= Autistic distinct anxiety =

Atypical anxiety symptoms in autistic people

Autistic distinct anxiety refers to anxiety symptoms in the context of autism that are not typically captured by standard DSM criteria for anxiety disorders.
Autistic-specific anxiety includes unique triggers and responses not commonly observed in neurotypical individuals.
These anxieties are often unique to individuals with ASD and can manifest as fears of change, uncommon phobias (e.g., specific sounds, facial features), and anxieties related to social confusion rather than just fear of negative evaluation. Co-occurring anxiety disorders and ASD in children is hard to diagnose due to overlapping symptoms of many anxiety disorders and ASD and the lack of appropriate diagnostic tools.

== Treatment ==
Treatment techniques for children with distinct anxiety have been studied insufficiently, mainly with male participants that are considered to have high-functioning ASD. There is either insufficient or inadequate research on treatment of distinct anxiety in children with lower IQs.

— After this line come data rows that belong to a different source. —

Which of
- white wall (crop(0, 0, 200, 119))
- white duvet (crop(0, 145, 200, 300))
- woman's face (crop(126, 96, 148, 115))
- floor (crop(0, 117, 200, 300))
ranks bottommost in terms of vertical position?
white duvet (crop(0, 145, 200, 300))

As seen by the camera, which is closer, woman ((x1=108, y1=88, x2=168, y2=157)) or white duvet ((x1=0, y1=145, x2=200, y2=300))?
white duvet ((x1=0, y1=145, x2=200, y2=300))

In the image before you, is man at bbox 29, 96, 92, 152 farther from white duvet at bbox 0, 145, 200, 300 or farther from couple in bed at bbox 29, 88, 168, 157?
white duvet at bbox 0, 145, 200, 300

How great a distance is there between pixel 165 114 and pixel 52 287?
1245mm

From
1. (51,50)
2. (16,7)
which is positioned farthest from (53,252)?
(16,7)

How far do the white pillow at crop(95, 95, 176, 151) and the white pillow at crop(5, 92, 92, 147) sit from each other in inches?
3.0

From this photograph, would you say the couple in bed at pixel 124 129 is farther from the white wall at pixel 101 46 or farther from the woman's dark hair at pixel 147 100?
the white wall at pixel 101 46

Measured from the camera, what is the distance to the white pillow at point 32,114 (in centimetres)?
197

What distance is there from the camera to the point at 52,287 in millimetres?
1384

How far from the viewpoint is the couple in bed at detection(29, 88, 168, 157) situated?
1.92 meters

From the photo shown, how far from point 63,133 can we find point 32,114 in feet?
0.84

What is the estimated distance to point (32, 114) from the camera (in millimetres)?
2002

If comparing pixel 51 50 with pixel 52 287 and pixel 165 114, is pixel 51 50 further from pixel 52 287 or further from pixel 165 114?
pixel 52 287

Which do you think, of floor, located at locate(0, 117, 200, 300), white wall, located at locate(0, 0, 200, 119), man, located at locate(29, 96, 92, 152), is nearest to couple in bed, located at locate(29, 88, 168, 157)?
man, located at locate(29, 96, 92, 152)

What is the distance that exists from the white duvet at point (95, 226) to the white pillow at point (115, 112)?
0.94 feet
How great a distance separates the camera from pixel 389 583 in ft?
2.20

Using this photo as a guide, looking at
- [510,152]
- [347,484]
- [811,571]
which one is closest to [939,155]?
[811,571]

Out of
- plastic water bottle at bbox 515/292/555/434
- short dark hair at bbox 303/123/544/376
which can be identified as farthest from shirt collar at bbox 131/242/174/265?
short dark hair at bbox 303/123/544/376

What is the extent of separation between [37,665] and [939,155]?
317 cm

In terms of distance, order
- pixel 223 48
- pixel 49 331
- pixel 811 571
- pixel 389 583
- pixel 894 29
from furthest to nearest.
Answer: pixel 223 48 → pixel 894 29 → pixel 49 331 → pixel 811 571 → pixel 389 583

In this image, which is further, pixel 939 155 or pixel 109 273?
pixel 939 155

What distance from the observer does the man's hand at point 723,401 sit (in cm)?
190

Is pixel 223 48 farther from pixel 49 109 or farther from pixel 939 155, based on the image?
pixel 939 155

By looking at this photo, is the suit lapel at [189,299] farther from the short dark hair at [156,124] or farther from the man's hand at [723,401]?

=== Psychological techniques ===
Cognitive-behavioral therapy (CBT) has shown to be most effective for management of anxiety symptoms in children with ASD, especially when adapted to the child rather than used in the fixed standard model. CBT requires a minimum level of functioning to be successful, which excludes children who experience major behavioral difficulties, coexisting or psychotic or mood disorders, or moderate to severe intellectual disabilities.

=== Medication ===
The little research done on pharmacological treatments for children with distinct anxiety has been inconclusive.